As we noted earlier, the subset of cases that forms the context of a possibly anomalous case is defined by zero or more conditions. GritBot incorporates a maximum conditions parameter to limit their number and so simplify the definition of subsets.

The option -c x instructs GritBot to use no more than x conditions to describe a subset. (The default value is 4.) Setting this parameter to 0 reports only cases that appear to be anomalous with respect to the entire dataset.

Allowing more conditions enables more complex subsets to be explored, generally at the cost of an increase in the time required to analyze a dataset.

Limiting the number of anomalies reported

After a very large dataset has been checked, the user may not wish to see a report showing thousands of possible anomalies!

The option -n x causes GritBot to give details of up to x possible anomalies. GritBot still reports the total number found, but displays no more that the specified number of them.

Saving the analysis process

Checking a large dataset can take some time. If we receive new data for the same application, it could be checked by appending it to the existing data and re-running GritBot on the enlarged dataset. Another alternative, however, would be to check the new data using the information obtained when the original data was analysed.

By default, GritBot continually writes information to an ASCII file filestem.sift (here hypothyroid.sift). This file summarizes the checks that GritBot makes in a form that can be applied to new data. The sift file can be quite large, however, and it will not be generated if the option -s is appended to the command line.

Saving case numbers of possible anomalies

Having identified possible anomalies, the user might want to take some follow-up action. To facilitate this, GritBot can generate a simple ASCII file filestem.list (here hypothyroid.list) that contains the case numbers of the possible anomalies found in serial order, one per line. If both the data and test files have been checked, a blank line is left between the case numbers for the two files.

The option to generate the list file is -r. For example, if the hypothyroid data is checked with this option enabled, GritBot writes a file hypothyroid.list containing the following information:


(Notice the blank line between the last case number from the data file and the only case number from the test file.)

Inspecting New Data

As we noted above, GritBot can save the process found to check an application's data as a sift file that can be used to check new data for the same application.

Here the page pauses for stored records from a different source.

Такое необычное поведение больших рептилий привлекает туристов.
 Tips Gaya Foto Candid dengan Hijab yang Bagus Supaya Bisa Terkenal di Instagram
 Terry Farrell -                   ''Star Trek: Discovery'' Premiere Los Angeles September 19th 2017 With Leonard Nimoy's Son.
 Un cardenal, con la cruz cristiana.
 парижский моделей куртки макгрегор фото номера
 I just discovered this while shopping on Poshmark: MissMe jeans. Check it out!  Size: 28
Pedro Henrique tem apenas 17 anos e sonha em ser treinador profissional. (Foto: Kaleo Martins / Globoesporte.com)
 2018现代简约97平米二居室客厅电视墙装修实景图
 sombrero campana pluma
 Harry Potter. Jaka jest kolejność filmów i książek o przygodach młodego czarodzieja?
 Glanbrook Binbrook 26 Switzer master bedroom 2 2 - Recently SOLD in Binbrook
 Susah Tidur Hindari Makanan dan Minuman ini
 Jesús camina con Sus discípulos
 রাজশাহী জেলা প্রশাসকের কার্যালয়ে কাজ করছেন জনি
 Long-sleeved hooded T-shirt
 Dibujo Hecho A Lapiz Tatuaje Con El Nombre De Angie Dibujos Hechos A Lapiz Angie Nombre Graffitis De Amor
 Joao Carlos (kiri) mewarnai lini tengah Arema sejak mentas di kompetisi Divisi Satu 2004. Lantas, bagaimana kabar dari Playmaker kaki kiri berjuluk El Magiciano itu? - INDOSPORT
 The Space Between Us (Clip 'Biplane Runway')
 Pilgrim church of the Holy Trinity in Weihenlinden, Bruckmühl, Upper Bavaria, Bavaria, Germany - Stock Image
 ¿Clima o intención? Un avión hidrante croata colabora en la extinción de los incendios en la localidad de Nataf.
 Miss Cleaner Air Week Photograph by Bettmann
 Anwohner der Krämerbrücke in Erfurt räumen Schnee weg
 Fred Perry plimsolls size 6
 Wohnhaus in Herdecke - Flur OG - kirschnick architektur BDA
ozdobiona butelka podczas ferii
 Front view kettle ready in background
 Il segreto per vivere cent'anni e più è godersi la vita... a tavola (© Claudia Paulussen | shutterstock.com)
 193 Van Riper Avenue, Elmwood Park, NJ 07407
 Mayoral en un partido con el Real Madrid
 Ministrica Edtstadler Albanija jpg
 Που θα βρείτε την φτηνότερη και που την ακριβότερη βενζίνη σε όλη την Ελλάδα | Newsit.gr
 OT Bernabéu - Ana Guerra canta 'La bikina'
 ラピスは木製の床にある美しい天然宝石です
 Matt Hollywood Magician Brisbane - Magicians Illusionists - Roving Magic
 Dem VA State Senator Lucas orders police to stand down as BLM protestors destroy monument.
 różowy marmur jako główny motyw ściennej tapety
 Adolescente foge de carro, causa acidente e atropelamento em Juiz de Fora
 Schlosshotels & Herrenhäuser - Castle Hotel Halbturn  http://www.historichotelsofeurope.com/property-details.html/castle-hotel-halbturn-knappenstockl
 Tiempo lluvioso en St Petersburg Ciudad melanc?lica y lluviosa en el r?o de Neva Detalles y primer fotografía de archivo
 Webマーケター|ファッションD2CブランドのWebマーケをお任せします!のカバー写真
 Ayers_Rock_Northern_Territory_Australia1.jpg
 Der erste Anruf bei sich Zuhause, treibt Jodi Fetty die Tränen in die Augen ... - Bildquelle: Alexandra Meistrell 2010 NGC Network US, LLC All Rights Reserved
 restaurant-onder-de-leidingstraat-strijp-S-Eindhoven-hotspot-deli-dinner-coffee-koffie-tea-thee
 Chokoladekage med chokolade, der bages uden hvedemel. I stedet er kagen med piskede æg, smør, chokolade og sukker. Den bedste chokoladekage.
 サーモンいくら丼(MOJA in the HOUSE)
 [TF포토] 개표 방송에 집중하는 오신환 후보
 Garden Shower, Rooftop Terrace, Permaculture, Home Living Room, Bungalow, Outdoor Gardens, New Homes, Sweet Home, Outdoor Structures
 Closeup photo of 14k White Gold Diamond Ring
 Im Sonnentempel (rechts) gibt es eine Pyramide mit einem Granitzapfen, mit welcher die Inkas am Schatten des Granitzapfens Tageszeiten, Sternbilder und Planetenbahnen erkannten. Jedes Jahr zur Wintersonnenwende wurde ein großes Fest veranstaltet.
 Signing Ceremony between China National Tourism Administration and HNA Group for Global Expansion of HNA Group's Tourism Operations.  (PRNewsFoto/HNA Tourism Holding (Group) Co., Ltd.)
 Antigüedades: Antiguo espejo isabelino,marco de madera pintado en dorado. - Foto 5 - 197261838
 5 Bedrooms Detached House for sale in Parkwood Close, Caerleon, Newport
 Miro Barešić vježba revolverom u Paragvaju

The new data should be placed in the optional cases file (here hypothyroid.cases). The command to initiate this inspection process is

        inspect -f filestem [options]
where the options are -n x (to limit the number of possible anomalies reported) and/or -r (to generate a list of case numbers) as before.

To illustrate this process, 500 new cases have been placed in hypothyroid.cases. These cases also come from the Garvan Institute and have exactly the same format as the data and test files. The inspection process yields the following results:

GritBot Inspector [Release 2.02]  	Tue Sep 22 19:32:12 2015

	Application `hypothyroid'

Read saved analysis from hypothyroid.sift
Read 500 cases (24 attributes) from hypothyroid.cases

6 possible anomalies identified

case 295: (label 4294)  [0.002]
	TSH = 1.9  (37 cases, mean 0.077, 36 <= 0.25)
	    sex = F
	    FTI > 172 and <= 189.8 [180]
	    diagnosis in {secondary, negative} [negative]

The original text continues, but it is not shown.